In November, Gartner stated; “Tablets will be the key accelerator to mobility. Gartner estimates that in 2012 purchases of tablets by businesses will reach 13 million units and will more than triple by 2016, to reach 53 million units.”
5. Big data is getting even bigger – with mobilized employees
Enterprise CIOs already know that Business Intelligence (BI) and analytics are valuable tools that help crunch through big data to more easily and rapidly spot trends, opportunities or looming crisis. What became clear in 2012 is how mobile workers with tablets and smartphones began to add serious volume to the deluge of enterprise data – and the volume is only going to grow.

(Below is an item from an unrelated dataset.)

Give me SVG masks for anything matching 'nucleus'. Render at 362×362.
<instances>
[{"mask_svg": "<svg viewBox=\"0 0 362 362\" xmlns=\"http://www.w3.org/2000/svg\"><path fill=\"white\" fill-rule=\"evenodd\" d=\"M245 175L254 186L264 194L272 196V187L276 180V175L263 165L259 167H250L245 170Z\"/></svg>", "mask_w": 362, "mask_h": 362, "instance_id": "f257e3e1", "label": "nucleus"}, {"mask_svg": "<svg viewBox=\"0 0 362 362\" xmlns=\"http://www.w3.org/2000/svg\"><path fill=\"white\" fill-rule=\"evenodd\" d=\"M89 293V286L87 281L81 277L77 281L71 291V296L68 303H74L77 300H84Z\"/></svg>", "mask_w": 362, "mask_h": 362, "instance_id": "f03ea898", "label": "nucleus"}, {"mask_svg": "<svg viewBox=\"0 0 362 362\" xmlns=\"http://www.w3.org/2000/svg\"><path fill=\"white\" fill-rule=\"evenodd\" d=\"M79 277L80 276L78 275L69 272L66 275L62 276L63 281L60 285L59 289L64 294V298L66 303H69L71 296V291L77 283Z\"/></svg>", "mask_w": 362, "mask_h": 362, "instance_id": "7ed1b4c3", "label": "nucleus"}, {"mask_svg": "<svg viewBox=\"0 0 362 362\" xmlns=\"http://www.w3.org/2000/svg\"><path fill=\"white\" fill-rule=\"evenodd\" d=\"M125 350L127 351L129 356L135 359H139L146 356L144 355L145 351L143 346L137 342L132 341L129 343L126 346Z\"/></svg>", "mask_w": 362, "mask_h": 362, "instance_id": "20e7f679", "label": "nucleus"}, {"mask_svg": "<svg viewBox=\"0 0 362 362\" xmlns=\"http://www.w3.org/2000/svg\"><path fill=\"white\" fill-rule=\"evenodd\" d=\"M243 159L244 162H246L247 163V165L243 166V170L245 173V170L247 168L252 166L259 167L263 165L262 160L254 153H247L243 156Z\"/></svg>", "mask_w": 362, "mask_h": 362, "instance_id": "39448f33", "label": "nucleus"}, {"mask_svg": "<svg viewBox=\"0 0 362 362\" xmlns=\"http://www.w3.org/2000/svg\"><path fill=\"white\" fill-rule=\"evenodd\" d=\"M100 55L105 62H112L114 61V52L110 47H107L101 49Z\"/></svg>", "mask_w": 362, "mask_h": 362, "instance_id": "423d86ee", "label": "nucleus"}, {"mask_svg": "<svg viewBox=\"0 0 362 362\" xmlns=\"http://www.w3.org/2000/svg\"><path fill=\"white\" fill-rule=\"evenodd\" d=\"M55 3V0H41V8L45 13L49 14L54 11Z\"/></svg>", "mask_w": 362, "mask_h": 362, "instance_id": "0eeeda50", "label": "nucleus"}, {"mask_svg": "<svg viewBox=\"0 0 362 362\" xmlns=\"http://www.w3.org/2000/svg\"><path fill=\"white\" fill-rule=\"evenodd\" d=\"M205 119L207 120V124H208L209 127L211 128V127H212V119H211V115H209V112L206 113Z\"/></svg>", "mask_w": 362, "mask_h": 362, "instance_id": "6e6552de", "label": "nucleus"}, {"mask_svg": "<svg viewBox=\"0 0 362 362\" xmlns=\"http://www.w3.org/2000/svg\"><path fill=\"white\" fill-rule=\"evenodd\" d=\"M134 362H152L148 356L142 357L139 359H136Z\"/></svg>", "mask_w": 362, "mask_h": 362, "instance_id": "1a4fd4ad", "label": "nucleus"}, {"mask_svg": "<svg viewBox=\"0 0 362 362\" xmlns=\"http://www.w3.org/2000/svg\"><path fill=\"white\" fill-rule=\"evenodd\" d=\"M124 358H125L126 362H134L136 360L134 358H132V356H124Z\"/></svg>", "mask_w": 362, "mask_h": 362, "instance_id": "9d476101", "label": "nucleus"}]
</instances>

In Q4 this year, Gartner released findings related to big data, social computing, cloud and mobile workers, estimating that by 2015, 4.4 million global IT jobs will be created to support big data.
Conclusion: It’s the time of employee mobile empowerment
CIOs who thought they had their BI strategy already scoped out and locked down, are now realizing that mobile workers with smartphones and tablets are contributing a high volume of very valuable real-time data. As a result, the enterprise CIO must now adapt and have a more proactive, mobile-friendly BI strategy to capitalize on this instantly transferrable data.
Simply put, it’s time for enterprise CIOs to embrace employee mobile empowerment and adjust their strategies across the board.